- [Task]: Extract each line of the data below that contains the string "bush" and list those lines verbatim.

- [Raw data]:

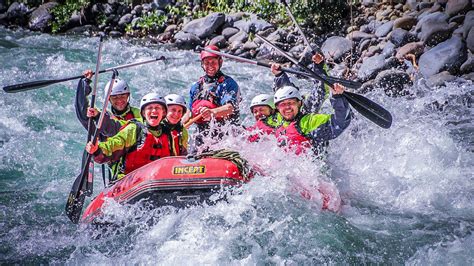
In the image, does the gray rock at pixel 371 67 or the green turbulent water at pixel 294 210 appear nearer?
the green turbulent water at pixel 294 210

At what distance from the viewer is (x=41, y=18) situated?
1892 cm

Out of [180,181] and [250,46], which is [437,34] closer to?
[250,46]

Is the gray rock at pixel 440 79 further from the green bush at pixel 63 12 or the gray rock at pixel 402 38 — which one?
the green bush at pixel 63 12

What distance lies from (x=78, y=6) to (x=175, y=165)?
15843 millimetres

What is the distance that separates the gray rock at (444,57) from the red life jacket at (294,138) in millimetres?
5097

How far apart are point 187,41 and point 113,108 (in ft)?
28.8

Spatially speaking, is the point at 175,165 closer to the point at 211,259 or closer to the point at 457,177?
the point at 211,259

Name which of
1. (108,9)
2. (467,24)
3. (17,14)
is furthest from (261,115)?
(17,14)

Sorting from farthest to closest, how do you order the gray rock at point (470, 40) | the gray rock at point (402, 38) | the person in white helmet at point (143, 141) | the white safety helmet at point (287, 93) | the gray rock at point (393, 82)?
the gray rock at point (402, 38) → the gray rock at point (393, 82) → the gray rock at point (470, 40) → the white safety helmet at point (287, 93) → the person in white helmet at point (143, 141)

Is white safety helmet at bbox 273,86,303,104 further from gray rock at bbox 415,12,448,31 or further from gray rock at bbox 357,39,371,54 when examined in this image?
gray rock at bbox 357,39,371,54

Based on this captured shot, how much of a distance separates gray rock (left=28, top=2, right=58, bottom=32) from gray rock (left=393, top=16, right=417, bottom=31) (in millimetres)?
13191

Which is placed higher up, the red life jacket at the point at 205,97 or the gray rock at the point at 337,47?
the red life jacket at the point at 205,97

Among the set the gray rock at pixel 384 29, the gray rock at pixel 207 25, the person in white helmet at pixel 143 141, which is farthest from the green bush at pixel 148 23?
the person in white helmet at pixel 143 141

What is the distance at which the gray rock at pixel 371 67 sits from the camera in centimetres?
1072
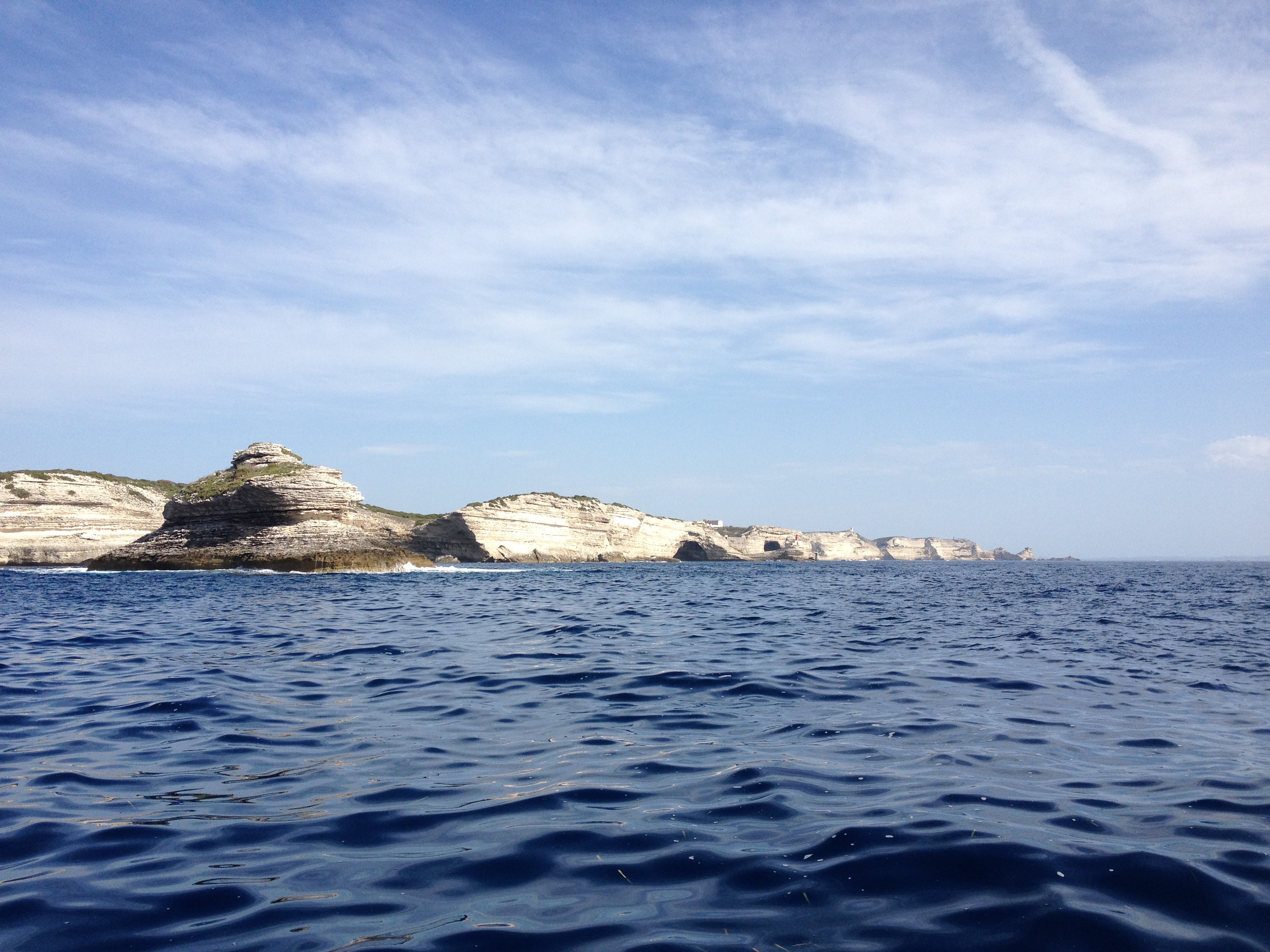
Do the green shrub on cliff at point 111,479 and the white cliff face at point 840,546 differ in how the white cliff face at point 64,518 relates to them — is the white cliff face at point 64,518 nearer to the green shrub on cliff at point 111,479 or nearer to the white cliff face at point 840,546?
the green shrub on cliff at point 111,479

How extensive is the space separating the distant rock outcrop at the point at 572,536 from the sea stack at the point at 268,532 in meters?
25.8

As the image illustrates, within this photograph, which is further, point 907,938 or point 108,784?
point 108,784

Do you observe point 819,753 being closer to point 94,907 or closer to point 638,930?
point 638,930

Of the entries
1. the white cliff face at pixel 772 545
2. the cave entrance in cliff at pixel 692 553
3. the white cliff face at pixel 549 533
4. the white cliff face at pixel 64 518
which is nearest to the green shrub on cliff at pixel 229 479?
the white cliff face at pixel 64 518

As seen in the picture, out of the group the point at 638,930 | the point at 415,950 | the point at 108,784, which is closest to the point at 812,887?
the point at 638,930

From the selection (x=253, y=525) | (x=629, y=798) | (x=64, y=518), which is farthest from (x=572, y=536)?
(x=629, y=798)

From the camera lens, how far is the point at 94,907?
3.94 m

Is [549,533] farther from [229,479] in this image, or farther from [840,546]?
[840,546]

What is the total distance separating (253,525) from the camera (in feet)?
177

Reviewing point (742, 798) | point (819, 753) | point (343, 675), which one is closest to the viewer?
point (742, 798)

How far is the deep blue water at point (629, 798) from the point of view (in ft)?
12.3

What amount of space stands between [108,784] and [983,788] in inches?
273


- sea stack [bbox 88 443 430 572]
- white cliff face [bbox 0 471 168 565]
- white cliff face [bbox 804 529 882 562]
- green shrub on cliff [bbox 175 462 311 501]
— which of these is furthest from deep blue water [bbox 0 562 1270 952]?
white cliff face [bbox 804 529 882 562]

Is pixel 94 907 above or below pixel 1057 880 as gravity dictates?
below
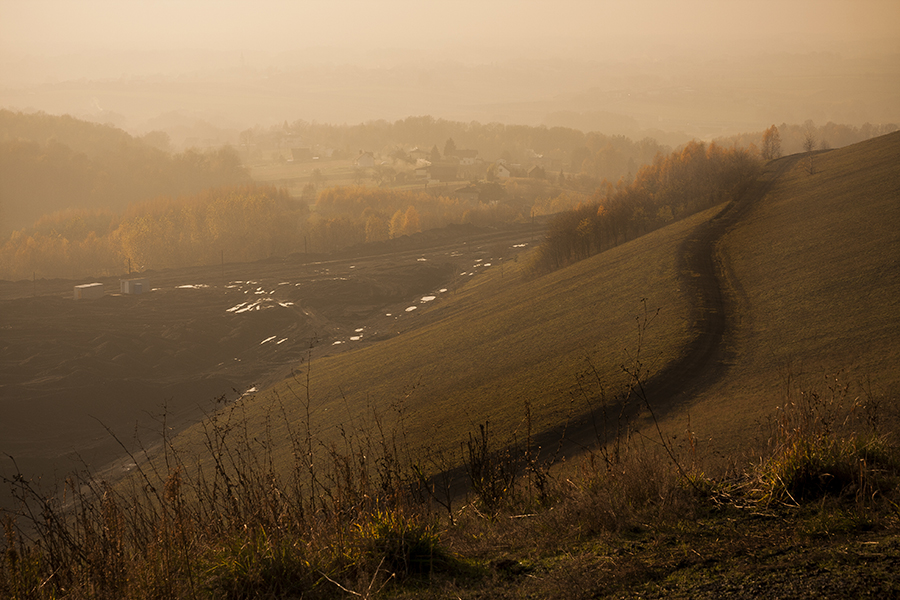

- [Result]:
Is the gray rock at pixel 440 79 further from the green bush at pixel 63 12 or the gray rock at pixel 402 38 — which one?
the green bush at pixel 63 12
Among the set the gray rock at pixel 384 29, the gray rock at pixel 207 25, the person in white helmet at pixel 143 141, which is farthest from the green bush at pixel 148 23?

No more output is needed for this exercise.